Member of the Tennessee House of Representatives
- Incumbent
- Assumed office January 12, 2021
- Preceded by: John DeBerry
- Constituency: 90th district (2021–2023) 91st district (2023–present)

Personal details
- Born: March 12, 1991 (age 35)
- Party: Democratic
- Education: Christian Brothers University
- Website: House website

= Torrey Harris =

American politician

Torrey C. Harris (born March 12, 1991) is an American politician serving as a member of the Tennessee House of Representatives from the 91st district. Originally elected to represent the 90th district in 2020, he assumed office on January 12, 2021.

Alongside Eddie Mannis, Harris was one of the first two openly-LGBT state representatives elected in Tennessee.

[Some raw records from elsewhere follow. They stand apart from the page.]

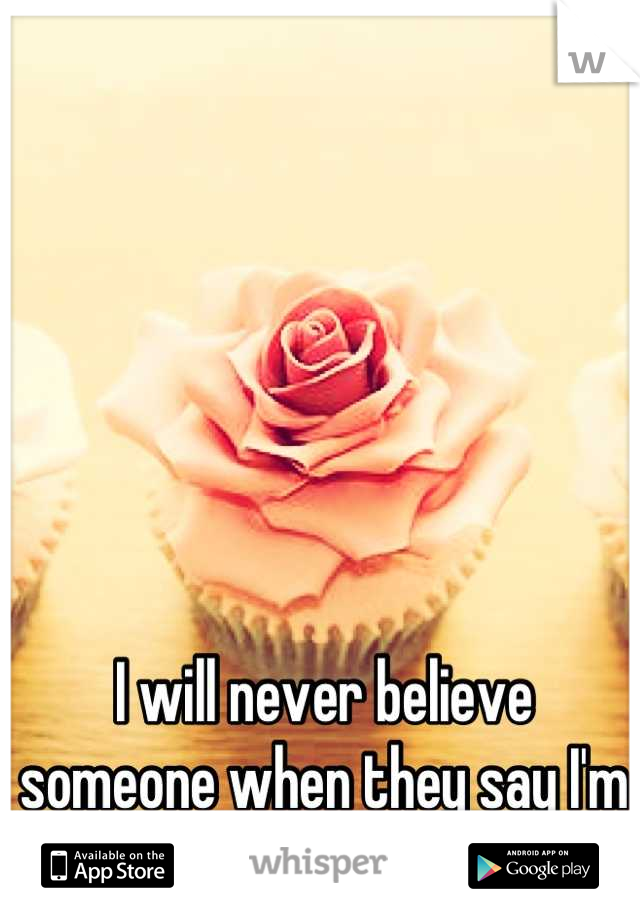 I will never believe someone when they say I'm beautiful.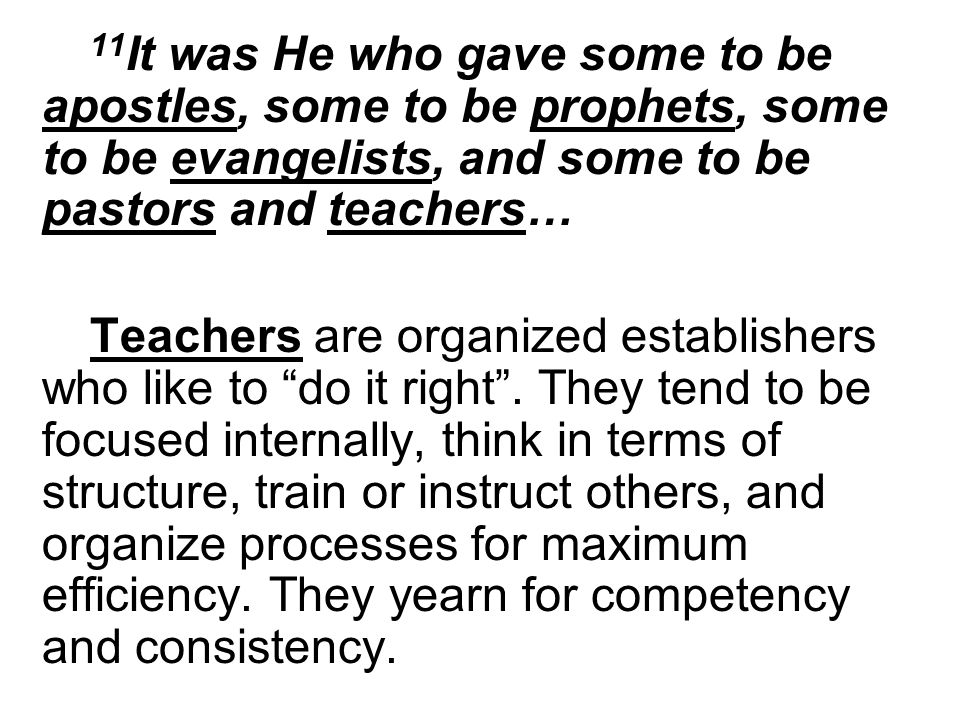 11 It was He who gave some to be apostles, some to be prophets, some to be evangelists, and some to be pastors and teachers… Teachers are organized establishers who like to do it right.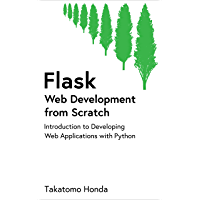 Flask Web Development from Scratch: Introduction to Developing Web Applications with Python (English Edition)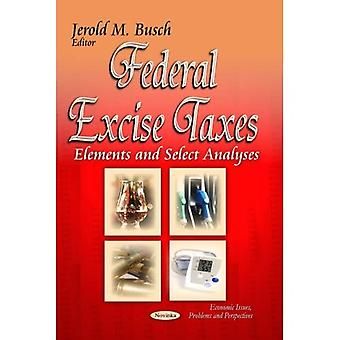 FEDERAL EXCISE TAXES ELEMENTS (Economic Issues, Problems and Perspectives)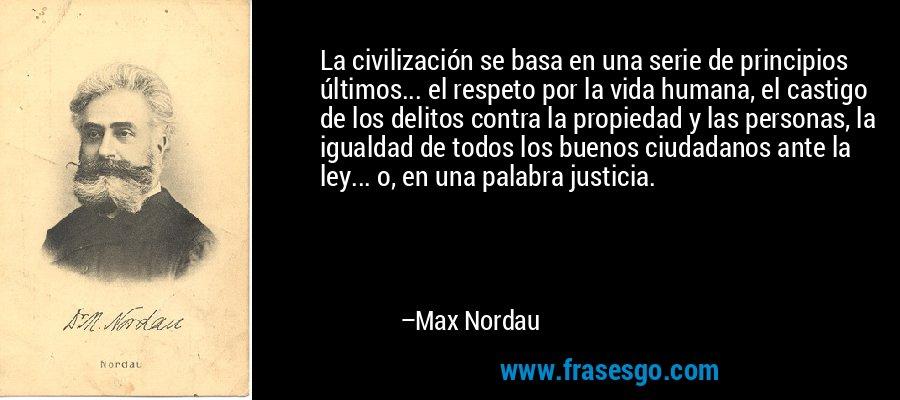 La civilización se basa en una serie de principios últimos... el respeto por la vida humana, el castigo de los delitos contra la propiedad y las personas, la igualdad de todos los buenos ciudadanos ante la ley... o, en una palabra justicia. – Max Nordau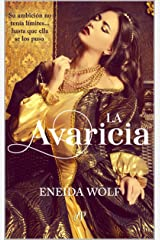 La Avaricia : Romance Histórico (Spanish Edition) Kindle Edition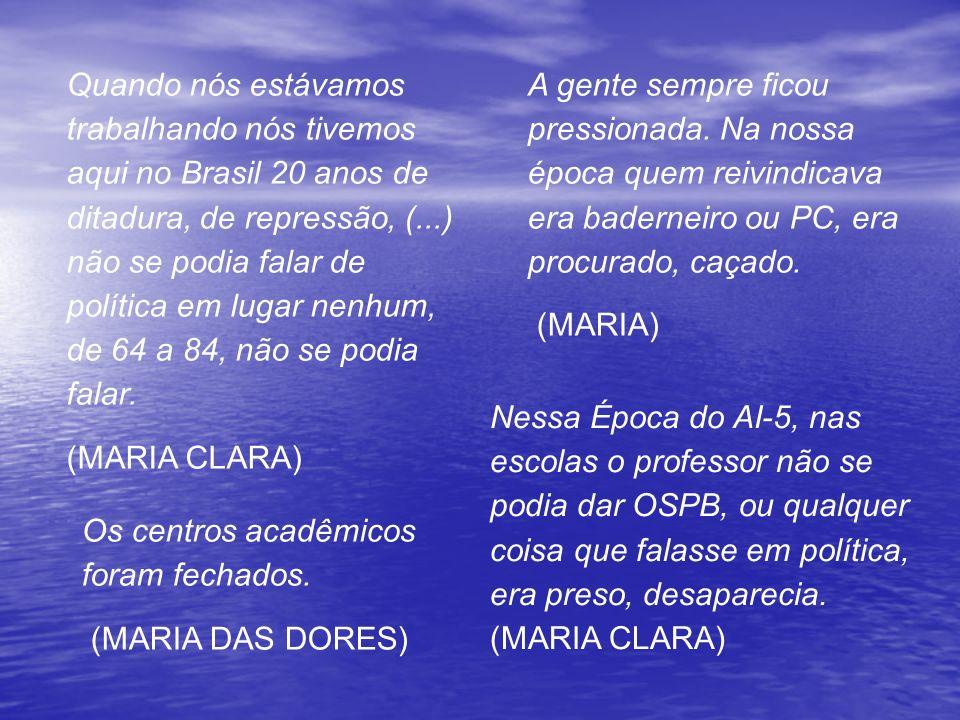 Quando nós estávamos trabalhando nós tivemos aqui no Brasil 20 anos de ditadura, de repressão, (...) não se podia falar de política em lugar nenhum, d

== Tennessee House of Representatives (2021–present) ==

=== Elections ===
In 2020, Harris challenged longtime incumbent representative John DeBerry in the 90th state house district. DeBerry, who had been removed from the Democratic primary ballot due to ideological differences, registered to run as an independent. Harris defeated DeBerry with 77.3% of the vote.

In 2022, Harris was redistricted to the 91st district, comprising much of Midtown and other east Memphis neighborhoods. He defeated a challenger in the Democratic primary before winning the general election uncontested.

==Legal issues==

On July 17, 2022, Harris was arrested for felony theft and misdemeanor assault, after police were called by Harris' ex-boyfriend.